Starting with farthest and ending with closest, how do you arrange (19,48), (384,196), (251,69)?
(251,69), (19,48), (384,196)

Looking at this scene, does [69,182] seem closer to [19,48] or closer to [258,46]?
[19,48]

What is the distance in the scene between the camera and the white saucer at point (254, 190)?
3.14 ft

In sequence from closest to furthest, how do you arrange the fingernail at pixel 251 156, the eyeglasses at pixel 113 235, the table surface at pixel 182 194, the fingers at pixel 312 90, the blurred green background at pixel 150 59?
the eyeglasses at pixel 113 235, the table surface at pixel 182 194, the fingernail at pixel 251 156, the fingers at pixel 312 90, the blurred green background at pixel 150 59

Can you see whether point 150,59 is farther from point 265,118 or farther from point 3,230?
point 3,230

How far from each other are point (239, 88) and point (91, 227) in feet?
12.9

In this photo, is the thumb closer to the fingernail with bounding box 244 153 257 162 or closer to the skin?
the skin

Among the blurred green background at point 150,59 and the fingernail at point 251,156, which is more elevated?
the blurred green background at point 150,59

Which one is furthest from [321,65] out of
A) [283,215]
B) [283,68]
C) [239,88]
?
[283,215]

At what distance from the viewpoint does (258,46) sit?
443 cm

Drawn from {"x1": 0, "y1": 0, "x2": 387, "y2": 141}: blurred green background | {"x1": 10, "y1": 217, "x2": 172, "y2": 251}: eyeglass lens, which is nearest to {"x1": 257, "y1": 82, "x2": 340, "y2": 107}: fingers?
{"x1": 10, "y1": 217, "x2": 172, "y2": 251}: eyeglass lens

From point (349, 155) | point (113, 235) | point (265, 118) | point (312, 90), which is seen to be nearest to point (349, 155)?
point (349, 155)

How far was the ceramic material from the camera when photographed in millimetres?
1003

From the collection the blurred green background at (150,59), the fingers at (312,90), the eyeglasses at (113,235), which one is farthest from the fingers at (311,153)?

◇ ◇ ◇ ◇

PROBLEM STATEMENT:
Reproduce all of the entries above verbatim, line by line.

WRITTEN RESPONSE:
Starting with farthest and ending with closest, how do you arrange (19,48), (384,196), (251,69)?
(251,69), (19,48), (384,196)

Looking at this scene, does [69,182] seem closer to [19,48] or closer to [258,46]?
[19,48]

What is the distance in the scene between the camera and the white saucer at point (254, 190)?
3.14 ft

In sequence from closest to furthest, how do you arrange the fingernail at pixel 251 156, the eyeglasses at pixel 113 235, the table surface at pixel 182 194, the fingers at pixel 312 90, the blurred green background at pixel 150 59?
the eyeglasses at pixel 113 235, the table surface at pixel 182 194, the fingernail at pixel 251 156, the fingers at pixel 312 90, the blurred green background at pixel 150 59

Can you see whether point 150,59 is farther from point 265,118 or farther from point 3,230?
point 3,230

How far from each other are point (239, 88) and point (91, 227) in feet?
12.9

In this photo, is the thumb closer to the fingernail with bounding box 244 153 257 162 or closer to the skin?
the skin

Among the blurred green background at point 150,59 and the fingernail at point 251,156, which is more elevated?
the blurred green background at point 150,59

Which one is furthest from [321,65] out of
A) [283,215]
B) [283,68]
C) [239,88]
?
[283,215]

At what distance from the viewpoint does (258,46) sit?
443 cm

Drawn from {"x1": 0, "y1": 0, "x2": 387, "y2": 141}: blurred green background | {"x1": 10, "y1": 217, "x2": 172, "y2": 251}: eyeglass lens, which is nearest to {"x1": 257, "y1": 82, "x2": 340, "y2": 107}: fingers?
{"x1": 10, "y1": 217, "x2": 172, "y2": 251}: eyeglass lens

From point (349, 155) | point (113, 235) | point (265, 118) | point (312, 90), which is seen to be nearest to point (349, 155)?
point (349, 155)

How far was the ceramic material from the camera when photographed in millimetres?
1003

From the collection the blurred green background at (150,59), the fingers at (312,90), the eyeglasses at (113,235), which one is farthest from the fingers at (311,153)?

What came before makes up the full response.